Skip to content

A basic scenario

This guide walks you through the most basic functionalities of zoe. It uses a funny dataset downloaded from the Cat Facts API to explore reading and writing data from / into kafka using zoe.

In this guide, we will spin up a simple one node kafka cluster locally and then interact with it using zoe.

If you want to follow along the instructions in this guide, you can find all the relevant files / datasets in the repository.

What you will learn

In this guide, you will learn the following aspects of zoe:

  • Creating topics
  • Listing topics
  • Describing topics
  • Writing json data into kafka
  • Reading json data from kafka
  • Using jmespath expressions to filter read data based on its content.

Prerequisites

For this guide you will need:

  • Zoe (install instructions are here)
  • Docker and docker-compose (that we will use to spin up Kafka)

Prepare the environment

  • Clone the repository: git clone https://github.com/adevinta/zoe.git
  • Go to the directory: docs/guides/simple
  • Spin up the kafka cluster: docker-compose up -d.
  • Check all the containers are up:
docker-compose ps      
  Name               Command            State                        Ports                      
------------------------------------------------------------------------------------------------
broker      /etc/confluent/docker/run   Up      0.0.0.0:29092->29092/tcp, 0.0.0.0:9092->9092/tcp
zookeeper   /etc/confluent/docker/run   Up      0.0.0.0:2181->2181/tcp, 2888/tcp, 3888/tcp      

Configure zoe

Now, we need to configure zoe to make it aware of the cluster.

# RECORD SET:
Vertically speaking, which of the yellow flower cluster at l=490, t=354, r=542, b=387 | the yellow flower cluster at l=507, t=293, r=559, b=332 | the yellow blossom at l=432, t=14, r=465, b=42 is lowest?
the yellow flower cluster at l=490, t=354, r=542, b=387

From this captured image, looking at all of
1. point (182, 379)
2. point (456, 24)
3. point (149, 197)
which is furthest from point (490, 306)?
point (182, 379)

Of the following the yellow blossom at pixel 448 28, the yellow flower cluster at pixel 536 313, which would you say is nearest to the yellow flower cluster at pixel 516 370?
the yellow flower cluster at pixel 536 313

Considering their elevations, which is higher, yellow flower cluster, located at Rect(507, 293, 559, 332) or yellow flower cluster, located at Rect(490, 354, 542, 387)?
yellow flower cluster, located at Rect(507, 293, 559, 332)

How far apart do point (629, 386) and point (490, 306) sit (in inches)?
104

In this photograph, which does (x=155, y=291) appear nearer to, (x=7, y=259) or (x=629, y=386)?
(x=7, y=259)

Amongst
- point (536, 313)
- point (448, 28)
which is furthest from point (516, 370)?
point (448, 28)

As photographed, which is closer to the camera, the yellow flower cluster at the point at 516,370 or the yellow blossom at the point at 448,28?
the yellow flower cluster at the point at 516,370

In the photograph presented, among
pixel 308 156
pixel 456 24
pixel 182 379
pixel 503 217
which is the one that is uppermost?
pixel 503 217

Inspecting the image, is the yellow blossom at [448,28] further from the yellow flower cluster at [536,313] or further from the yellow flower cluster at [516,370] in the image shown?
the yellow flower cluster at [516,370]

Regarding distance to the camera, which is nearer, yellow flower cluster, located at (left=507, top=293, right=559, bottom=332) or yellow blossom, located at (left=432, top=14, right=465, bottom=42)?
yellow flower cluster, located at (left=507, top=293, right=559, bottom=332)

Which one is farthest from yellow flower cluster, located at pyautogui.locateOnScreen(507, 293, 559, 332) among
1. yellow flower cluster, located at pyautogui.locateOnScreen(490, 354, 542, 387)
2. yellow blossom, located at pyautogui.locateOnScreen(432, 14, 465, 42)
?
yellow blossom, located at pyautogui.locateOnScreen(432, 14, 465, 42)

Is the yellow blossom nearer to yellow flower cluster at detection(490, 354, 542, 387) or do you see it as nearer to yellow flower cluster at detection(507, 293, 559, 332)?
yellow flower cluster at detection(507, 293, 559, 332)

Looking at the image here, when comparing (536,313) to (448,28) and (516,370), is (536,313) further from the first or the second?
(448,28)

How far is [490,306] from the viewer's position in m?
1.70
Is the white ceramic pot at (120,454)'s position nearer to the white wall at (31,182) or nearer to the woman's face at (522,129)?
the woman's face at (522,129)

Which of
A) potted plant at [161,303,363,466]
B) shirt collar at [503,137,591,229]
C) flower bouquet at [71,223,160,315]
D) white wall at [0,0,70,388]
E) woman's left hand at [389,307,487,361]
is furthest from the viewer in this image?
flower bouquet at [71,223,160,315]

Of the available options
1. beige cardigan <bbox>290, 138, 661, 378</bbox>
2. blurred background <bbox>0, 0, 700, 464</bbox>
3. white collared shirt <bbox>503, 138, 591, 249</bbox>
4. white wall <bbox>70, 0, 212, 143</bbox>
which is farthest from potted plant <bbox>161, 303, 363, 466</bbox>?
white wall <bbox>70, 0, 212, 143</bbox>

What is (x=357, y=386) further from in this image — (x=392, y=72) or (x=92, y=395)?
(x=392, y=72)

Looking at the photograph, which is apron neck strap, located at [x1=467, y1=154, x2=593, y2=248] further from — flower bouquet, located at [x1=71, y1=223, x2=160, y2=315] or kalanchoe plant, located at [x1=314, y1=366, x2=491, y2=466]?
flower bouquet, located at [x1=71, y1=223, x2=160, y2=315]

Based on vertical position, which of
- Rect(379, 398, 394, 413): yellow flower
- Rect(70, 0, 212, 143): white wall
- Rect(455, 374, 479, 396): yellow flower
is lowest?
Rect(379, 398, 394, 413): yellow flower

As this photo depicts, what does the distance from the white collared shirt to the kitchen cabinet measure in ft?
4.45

# REQUESTS:
- 1) Reproduce the part of the zoe guide starting at "In this guide, we" and ending at "in the repository.".
- 2) In the zoe guide, which directory should you go to after cloning the repository?

# RESPONSES IN ORDER:
- 1)
In this guide, we will spin up a simple one node kafka cluster locally and then interact with it using zoe.

If you want to follow along the instructions in this guide, you can find all the relevant files / datasets in the repository.

- 2) docs/guides/simple